Local Merchants in Southern Italy Thrive off of Debt-Free Alternative Currency

A professor in Guardiagrele, Italy proves that debt-free money is highly desireable and effective by issuing an alternative currency.

Giancinto Auriti
Watson, Claire

The Wall St. journal reported in October 2000, that a wealthy Italian Professor, Giancinto Auriti, “hoped to convince the world that central bankers are the biggest con artists in modern history.” He claimed that when money is loaned out at interest by banks, it has roughly half the purchasing power than if it were divided among the people for free. So he decided to test his theory in his small hometown of Guardiagrele, Italy. He issued a debt-free alternative currency, called simec, and offered it at an exchange rate of 1-to-1.

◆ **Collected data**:

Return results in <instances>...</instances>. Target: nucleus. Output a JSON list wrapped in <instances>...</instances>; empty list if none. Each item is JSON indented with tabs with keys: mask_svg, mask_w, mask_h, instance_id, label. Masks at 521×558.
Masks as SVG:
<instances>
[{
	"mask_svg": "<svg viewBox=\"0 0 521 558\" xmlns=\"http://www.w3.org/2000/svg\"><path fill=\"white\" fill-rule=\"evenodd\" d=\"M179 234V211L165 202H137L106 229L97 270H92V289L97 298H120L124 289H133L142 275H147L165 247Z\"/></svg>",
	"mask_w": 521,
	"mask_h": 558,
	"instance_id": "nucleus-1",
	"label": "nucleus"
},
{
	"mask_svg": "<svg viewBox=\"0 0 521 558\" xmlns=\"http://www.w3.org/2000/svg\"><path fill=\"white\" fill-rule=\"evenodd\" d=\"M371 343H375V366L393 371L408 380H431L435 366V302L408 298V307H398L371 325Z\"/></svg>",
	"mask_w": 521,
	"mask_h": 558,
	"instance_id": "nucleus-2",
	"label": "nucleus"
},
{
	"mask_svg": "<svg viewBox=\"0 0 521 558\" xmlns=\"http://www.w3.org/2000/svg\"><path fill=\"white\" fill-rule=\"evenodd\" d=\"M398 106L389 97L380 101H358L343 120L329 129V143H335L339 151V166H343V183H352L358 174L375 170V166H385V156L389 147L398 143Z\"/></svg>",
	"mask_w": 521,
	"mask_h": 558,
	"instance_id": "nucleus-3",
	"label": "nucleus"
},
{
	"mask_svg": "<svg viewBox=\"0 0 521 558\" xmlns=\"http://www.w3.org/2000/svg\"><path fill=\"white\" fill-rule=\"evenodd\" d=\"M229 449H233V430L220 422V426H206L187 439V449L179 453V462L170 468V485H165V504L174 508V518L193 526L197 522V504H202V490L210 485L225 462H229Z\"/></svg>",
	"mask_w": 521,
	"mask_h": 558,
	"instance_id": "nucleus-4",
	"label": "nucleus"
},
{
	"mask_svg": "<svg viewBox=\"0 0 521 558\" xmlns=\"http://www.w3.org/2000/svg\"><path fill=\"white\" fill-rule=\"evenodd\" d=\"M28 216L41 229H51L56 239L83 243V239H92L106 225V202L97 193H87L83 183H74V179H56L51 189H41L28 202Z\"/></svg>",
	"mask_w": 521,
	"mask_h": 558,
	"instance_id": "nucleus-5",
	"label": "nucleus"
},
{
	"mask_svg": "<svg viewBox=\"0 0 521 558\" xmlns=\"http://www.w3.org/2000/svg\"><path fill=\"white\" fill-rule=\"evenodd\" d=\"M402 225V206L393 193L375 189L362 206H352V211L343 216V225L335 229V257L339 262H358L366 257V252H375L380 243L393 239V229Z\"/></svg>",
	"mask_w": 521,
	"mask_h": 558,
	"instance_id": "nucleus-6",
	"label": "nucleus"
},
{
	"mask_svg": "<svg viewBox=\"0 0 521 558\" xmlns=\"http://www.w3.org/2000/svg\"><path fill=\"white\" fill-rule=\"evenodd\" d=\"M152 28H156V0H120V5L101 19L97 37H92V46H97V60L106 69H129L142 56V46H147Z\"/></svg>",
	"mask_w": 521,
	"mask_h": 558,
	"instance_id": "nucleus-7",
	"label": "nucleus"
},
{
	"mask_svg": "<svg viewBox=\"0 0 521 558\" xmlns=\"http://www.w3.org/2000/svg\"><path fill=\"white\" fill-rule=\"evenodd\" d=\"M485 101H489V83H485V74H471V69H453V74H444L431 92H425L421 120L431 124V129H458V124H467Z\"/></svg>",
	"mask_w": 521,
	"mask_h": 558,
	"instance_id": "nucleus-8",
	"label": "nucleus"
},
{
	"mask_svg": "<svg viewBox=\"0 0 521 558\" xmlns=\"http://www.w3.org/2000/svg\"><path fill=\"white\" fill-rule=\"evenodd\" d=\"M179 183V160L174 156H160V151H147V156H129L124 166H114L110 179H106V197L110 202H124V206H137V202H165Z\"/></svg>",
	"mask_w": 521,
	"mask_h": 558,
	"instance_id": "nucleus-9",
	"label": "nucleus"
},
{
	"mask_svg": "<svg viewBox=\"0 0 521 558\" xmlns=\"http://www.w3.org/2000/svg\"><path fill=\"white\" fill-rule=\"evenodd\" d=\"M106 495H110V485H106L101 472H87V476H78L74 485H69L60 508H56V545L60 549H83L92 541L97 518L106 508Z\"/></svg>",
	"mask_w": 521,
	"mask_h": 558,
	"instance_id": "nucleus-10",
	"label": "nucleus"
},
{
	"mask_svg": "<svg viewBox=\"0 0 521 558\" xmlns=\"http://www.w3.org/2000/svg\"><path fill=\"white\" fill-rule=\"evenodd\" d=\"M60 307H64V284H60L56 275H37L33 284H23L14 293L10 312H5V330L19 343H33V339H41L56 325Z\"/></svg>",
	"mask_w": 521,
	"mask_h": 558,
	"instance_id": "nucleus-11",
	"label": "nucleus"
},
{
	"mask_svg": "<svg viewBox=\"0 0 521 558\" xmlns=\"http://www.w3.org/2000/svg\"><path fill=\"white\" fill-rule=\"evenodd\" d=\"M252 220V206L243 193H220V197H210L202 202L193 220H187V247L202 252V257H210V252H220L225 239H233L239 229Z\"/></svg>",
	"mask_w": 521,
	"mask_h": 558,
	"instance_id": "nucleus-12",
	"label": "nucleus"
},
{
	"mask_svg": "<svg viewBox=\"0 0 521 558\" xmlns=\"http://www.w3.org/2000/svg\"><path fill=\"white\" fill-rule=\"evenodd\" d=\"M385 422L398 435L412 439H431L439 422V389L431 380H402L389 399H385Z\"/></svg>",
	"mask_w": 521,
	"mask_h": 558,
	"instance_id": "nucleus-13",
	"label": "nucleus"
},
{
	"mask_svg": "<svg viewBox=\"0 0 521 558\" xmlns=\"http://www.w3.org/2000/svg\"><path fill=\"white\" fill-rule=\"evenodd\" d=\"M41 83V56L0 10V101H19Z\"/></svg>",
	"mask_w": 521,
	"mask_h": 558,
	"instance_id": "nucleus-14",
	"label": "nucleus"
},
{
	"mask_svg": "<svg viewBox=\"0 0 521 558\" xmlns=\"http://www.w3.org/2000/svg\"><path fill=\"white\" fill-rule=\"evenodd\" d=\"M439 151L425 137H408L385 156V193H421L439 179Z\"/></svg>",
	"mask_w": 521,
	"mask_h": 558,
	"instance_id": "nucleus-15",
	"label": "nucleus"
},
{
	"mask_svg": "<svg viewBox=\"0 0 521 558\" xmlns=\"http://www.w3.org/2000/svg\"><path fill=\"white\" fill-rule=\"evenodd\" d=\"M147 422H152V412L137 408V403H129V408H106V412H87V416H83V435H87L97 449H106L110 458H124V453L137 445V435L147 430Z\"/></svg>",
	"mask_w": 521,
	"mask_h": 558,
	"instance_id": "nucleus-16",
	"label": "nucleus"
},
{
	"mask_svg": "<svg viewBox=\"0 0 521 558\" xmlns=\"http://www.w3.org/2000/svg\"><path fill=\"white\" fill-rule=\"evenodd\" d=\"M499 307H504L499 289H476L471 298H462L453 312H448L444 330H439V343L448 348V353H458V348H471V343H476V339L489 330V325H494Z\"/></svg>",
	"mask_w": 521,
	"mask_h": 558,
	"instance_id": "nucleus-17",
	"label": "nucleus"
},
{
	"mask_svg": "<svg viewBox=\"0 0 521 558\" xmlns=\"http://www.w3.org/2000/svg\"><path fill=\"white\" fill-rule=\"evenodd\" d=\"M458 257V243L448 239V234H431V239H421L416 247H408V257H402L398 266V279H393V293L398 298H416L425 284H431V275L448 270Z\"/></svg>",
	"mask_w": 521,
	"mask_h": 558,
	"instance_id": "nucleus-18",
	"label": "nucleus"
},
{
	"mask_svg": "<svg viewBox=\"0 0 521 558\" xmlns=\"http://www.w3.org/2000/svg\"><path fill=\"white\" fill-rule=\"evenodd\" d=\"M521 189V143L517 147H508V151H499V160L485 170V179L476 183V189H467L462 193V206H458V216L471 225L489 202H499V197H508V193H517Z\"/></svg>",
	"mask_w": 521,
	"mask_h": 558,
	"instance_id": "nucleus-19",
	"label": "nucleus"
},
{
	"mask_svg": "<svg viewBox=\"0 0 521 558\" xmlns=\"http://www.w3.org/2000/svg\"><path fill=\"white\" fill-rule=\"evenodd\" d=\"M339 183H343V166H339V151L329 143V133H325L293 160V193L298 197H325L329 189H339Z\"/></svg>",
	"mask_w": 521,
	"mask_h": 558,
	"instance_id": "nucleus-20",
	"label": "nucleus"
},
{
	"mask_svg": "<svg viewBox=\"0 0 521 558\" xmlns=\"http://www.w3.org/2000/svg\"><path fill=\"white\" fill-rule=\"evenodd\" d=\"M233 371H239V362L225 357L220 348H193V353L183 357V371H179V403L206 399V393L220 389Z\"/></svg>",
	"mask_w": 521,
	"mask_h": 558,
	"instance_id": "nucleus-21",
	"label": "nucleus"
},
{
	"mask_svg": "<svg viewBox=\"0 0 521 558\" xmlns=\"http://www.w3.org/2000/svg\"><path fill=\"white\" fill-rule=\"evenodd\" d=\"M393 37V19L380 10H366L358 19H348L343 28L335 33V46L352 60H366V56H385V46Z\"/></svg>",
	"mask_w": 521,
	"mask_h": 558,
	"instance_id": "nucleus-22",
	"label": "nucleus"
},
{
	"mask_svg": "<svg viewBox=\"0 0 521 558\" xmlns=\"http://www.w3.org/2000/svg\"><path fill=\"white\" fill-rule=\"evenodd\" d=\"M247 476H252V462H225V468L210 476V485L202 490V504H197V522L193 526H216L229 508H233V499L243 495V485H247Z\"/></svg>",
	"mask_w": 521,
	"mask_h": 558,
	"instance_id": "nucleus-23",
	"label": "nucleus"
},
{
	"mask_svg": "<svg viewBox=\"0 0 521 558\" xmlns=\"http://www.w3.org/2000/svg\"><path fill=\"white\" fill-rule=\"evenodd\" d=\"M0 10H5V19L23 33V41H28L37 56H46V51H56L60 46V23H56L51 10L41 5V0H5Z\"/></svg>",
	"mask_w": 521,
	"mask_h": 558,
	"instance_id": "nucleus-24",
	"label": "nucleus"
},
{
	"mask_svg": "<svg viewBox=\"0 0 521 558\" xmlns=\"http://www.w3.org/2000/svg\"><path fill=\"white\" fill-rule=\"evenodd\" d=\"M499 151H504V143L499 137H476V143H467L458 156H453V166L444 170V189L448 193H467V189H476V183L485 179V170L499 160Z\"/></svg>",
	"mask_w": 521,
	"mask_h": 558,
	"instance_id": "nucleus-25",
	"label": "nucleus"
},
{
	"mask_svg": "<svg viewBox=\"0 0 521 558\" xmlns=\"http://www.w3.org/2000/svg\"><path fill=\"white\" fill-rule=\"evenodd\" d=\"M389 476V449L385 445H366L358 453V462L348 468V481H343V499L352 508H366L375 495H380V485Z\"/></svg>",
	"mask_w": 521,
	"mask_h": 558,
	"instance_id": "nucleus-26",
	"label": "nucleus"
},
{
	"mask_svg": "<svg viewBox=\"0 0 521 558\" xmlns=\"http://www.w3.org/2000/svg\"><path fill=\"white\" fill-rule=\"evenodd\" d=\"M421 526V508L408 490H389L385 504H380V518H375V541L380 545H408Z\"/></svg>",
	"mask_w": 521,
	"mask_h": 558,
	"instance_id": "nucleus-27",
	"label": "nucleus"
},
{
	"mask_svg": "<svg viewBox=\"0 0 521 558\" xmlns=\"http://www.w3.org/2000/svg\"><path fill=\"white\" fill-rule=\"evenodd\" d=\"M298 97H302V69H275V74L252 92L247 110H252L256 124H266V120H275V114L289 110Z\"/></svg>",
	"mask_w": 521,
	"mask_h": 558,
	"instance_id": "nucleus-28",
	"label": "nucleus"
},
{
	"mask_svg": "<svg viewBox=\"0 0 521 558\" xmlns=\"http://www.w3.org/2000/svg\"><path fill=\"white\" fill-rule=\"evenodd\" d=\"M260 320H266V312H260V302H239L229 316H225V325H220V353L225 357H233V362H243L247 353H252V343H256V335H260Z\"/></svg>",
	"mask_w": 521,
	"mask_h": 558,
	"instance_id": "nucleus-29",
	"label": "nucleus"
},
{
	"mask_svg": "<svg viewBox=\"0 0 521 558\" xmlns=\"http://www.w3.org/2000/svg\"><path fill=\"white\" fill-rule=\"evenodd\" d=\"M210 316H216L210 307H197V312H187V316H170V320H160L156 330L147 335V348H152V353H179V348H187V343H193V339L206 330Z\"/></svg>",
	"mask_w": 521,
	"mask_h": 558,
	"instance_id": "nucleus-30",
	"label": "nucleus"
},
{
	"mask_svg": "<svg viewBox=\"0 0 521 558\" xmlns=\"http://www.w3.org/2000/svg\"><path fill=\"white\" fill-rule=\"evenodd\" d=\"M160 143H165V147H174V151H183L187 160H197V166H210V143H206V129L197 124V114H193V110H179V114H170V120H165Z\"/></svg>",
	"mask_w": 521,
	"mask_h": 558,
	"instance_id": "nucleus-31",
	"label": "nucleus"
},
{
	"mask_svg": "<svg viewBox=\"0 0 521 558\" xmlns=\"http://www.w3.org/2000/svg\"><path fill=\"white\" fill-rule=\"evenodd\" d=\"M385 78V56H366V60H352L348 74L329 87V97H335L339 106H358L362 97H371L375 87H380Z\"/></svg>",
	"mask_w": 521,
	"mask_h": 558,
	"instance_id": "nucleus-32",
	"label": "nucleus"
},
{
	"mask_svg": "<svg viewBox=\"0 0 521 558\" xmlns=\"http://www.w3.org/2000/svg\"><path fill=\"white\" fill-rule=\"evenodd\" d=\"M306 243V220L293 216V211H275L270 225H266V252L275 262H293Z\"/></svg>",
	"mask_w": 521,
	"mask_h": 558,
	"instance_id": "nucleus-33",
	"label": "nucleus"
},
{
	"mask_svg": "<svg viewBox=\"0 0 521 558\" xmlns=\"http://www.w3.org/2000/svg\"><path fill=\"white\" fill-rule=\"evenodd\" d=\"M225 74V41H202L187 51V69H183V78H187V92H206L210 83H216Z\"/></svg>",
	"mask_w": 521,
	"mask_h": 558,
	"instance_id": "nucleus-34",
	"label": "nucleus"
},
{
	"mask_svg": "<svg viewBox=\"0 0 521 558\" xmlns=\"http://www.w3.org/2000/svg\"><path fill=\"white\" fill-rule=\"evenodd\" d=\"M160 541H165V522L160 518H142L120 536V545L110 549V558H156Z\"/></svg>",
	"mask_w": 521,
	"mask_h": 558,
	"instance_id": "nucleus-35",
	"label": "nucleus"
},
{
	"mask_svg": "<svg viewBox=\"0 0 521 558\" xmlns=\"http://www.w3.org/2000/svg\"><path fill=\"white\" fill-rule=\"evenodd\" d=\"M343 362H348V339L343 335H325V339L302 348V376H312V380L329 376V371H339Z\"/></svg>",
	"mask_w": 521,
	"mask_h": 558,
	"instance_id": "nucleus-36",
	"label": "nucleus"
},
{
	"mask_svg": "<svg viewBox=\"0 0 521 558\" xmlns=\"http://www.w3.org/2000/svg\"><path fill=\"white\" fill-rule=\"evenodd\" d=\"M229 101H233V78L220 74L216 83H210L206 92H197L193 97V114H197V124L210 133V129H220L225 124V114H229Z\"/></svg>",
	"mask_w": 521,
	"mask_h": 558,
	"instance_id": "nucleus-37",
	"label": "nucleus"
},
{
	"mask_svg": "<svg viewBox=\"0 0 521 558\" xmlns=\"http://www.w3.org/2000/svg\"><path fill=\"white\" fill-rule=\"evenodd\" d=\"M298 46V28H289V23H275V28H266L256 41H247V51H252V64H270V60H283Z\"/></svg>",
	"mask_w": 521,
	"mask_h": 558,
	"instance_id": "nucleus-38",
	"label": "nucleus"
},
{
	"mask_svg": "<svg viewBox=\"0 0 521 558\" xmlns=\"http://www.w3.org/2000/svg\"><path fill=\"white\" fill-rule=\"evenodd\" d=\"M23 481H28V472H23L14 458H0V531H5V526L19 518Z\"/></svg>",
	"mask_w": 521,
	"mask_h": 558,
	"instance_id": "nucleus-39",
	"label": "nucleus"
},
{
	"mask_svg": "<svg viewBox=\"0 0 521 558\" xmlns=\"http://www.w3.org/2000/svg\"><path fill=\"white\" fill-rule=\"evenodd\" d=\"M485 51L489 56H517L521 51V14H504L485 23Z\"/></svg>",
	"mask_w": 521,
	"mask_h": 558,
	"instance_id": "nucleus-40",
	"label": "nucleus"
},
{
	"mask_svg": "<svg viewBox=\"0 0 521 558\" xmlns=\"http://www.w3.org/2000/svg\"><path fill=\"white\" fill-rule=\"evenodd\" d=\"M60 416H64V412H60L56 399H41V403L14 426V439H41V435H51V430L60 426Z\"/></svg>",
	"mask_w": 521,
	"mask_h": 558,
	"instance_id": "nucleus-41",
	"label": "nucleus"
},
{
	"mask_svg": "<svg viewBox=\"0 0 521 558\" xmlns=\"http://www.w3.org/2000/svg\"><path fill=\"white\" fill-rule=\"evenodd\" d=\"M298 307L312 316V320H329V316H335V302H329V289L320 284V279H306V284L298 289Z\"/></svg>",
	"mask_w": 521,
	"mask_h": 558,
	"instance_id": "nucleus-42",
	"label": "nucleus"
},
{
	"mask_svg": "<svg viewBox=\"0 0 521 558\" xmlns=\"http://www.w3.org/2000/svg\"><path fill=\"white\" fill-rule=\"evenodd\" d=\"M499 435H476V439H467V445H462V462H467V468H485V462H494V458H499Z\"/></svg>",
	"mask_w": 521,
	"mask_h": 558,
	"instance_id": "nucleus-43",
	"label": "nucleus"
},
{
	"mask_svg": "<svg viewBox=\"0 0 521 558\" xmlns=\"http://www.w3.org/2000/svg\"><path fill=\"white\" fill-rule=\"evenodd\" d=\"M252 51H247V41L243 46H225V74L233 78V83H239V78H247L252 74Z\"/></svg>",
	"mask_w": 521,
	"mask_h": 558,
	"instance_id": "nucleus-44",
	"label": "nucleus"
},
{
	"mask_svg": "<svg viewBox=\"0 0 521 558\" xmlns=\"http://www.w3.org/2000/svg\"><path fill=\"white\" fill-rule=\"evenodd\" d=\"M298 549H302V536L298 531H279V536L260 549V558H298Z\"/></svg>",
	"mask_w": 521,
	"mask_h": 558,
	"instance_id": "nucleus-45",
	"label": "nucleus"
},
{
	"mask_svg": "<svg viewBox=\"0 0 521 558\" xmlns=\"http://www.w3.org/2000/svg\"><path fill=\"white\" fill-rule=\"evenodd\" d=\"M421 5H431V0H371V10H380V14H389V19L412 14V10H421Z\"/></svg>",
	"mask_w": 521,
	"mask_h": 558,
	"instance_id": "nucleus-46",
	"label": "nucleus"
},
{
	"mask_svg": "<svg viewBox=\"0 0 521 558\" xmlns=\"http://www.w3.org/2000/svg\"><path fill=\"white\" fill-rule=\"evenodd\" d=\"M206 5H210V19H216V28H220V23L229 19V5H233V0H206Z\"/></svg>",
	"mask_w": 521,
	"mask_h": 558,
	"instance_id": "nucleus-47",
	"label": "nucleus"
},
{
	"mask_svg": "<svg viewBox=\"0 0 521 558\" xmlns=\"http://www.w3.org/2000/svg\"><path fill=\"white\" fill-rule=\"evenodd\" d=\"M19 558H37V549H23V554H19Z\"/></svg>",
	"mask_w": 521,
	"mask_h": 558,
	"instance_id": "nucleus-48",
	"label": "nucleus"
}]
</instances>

◆ **Task**: Resume the article about Giancinto Auriti's simec currency in Guardiagrele, picking up after its final sentence.

◆ **Response for this exercise**:
Watson, Claire
Soon enough people discovered that one simec had the purchasing power of two lire and goods started flying off the shelves! Participating merchants were thrilled while stores that didn’t accept simec were empty. 2.5 billion simec circulated rapidly.

Due to its success, local merchants eventually formed a committee, with the Professor as the head, to keep the program going.  This program needed a wealthy benefactor to get it started (which the government could easily do itself), but it still shows the great potential of debt-free currency to facilitate economic growth and prosperity.